**Problem description**: Gather every line in the items below that contains the word "closer", and copy each one unchanged. Letter case counts.

*** Data shown ***

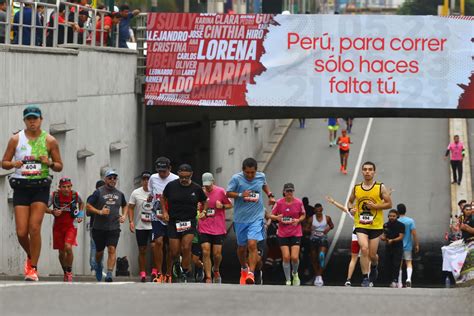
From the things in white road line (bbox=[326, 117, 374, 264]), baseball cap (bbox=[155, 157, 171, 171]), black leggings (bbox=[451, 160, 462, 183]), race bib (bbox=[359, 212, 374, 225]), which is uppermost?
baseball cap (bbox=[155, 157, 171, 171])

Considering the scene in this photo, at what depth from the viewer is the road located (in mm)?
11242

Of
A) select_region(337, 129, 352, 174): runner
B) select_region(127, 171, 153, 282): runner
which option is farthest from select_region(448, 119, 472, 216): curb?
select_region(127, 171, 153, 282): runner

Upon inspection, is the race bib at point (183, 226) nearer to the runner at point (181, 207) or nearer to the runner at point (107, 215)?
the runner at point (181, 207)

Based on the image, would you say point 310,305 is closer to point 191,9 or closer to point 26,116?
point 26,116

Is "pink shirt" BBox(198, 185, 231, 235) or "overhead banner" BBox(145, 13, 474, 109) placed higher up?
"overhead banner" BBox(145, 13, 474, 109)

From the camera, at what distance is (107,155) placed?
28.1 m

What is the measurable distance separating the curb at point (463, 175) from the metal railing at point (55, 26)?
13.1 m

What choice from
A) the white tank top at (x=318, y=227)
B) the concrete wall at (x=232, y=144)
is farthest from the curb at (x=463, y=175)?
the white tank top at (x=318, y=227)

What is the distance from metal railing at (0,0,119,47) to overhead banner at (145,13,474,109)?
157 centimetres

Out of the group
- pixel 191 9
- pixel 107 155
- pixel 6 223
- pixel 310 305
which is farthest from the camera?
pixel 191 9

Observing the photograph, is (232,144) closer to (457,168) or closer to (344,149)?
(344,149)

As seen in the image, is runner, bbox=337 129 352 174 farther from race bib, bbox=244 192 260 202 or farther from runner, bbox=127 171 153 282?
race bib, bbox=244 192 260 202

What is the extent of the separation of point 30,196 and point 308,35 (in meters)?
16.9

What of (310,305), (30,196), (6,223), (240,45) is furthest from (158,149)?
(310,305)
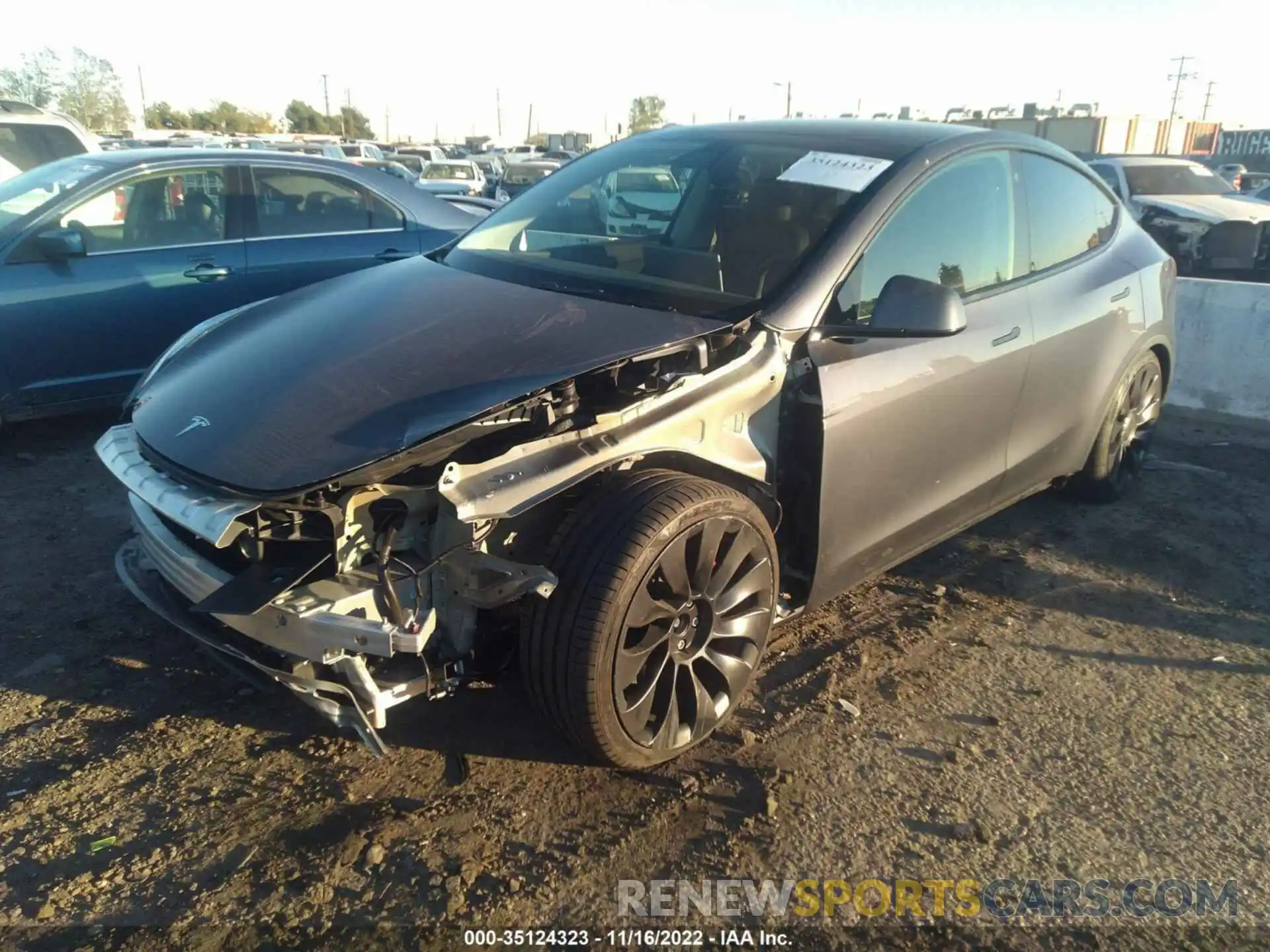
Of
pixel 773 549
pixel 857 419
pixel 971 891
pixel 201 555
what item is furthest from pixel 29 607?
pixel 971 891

***
*** Data shown ***

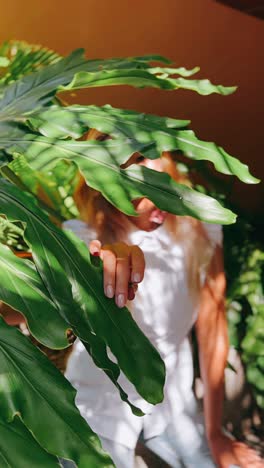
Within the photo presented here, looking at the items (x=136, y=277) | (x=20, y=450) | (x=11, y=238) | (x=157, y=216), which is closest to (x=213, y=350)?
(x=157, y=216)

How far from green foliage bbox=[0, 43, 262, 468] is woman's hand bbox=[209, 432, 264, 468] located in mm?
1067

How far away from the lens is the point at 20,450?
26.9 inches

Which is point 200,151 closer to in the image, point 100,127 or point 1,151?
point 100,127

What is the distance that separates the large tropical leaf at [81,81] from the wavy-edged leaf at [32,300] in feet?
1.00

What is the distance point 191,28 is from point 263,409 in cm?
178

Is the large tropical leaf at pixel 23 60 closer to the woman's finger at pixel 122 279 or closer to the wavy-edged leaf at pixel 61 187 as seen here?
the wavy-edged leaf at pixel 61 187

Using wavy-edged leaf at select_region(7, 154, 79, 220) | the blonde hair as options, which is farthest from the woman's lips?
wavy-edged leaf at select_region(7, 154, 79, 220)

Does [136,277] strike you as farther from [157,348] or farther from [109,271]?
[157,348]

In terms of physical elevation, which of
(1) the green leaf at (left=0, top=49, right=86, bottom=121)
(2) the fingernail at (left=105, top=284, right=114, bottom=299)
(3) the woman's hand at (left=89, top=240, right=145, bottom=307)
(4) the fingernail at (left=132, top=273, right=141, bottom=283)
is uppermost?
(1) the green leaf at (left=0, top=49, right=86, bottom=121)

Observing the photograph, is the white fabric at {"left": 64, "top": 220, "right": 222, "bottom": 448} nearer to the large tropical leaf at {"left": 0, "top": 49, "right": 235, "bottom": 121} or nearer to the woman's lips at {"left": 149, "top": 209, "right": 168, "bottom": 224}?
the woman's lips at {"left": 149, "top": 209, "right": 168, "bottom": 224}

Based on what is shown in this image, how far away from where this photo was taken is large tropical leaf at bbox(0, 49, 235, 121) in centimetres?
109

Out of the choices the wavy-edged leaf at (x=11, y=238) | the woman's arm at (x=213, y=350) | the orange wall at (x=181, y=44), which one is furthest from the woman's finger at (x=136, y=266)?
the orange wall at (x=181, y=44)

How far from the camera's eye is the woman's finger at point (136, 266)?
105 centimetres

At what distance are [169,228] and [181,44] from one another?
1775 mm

***
*** Data shown ***

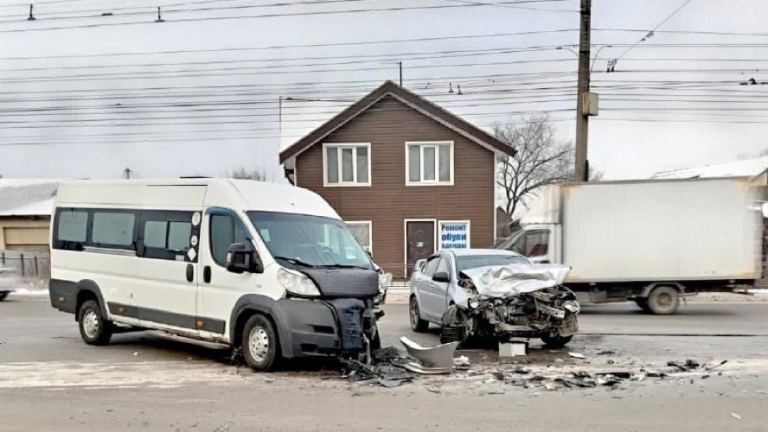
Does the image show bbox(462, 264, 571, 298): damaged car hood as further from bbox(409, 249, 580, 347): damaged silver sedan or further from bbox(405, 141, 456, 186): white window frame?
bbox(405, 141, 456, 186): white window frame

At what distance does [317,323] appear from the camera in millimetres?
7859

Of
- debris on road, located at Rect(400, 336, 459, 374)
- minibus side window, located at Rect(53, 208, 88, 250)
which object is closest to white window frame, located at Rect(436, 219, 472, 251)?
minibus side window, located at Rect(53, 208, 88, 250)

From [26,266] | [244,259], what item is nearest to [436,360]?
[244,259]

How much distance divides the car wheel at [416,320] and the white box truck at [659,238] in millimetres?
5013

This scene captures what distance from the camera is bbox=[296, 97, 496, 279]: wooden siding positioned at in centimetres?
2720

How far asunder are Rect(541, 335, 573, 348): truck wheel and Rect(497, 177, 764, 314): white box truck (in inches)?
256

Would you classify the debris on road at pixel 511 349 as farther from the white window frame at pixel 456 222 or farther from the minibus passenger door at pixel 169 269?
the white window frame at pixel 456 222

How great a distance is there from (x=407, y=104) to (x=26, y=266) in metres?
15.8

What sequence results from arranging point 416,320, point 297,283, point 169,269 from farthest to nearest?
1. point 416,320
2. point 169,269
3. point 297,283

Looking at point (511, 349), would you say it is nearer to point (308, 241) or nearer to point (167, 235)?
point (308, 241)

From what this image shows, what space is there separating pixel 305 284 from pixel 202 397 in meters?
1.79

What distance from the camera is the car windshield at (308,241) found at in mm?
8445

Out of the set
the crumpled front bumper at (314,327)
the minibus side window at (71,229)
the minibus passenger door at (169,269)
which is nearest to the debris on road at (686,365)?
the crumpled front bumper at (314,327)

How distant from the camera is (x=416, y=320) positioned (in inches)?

***

**Reply**:
Based on the image, would you say point 310,305 is closer to point 191,9 or closer to point 26,116?
Observing the photograph, is (232,144) closer to (457,168) or closer to (344,149)?
Which is point 200,151 closer to in the image, point 100,127 or point 1,151?
Is the large tropical leaf at pixel 23 60 closer to the woman's finger at pixel 122 279 or closer to the wavy-edged leaf at pixel 61 187 as seen here?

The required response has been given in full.